Genetic diversity estimates:
The resulting genotype data were analyzed using the R package poppr and the Excel-based package GenAlEx 6.51b2 (Peakall and Smouse, 2012; Kamvar et al., 2014; R Core Team, 2021). A genotype accumulation curve was generated to verify the power of the markers in distinguishing unique individuals. Subsequently, we calculated several genetic diversity metrics by locus: the number of alleles observed, Simpson's Index of Diversity, expected heterozygosity, and evenness.

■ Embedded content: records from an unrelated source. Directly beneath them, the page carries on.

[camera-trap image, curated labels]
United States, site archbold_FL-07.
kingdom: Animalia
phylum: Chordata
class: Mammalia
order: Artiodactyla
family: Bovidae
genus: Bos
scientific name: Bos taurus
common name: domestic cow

Finally, using management unit designations from the STRUCTURE analysis Q-matrix score, we calculated: the number of multi-locus genotypes, mean number of alleles per locus, mean number of effective alleles per locus, observed and expected heterozygosity, Shannon-Weiner Diversity Index, Simpson's Index, and evenness for each group. Classic measures of population differentiation (FST, GST) and estimates of the number of migrants were also calculated.
Genetic bottleneck test
We further examined the Q-matrix score management unit designations for signs of a recent genetic bottleneck. To do this, we used BOTTLENECK version 1.2.02 (Piry et al., 1999) to test for deviations from the mutation-drift equilibrium model. The analysis was conducted using two different mutational models: the stepwise mutation model (SMM) and the two-phase model (TPM). We employed a sign test, a standardized differences test and a Wilcoxon signed-rank test to assess significance under both models. Additionally, we examined allele frequency distributions to identify the L-shaped curve expected under the mutation-drift equilibrium model (Luikart et al., 1998).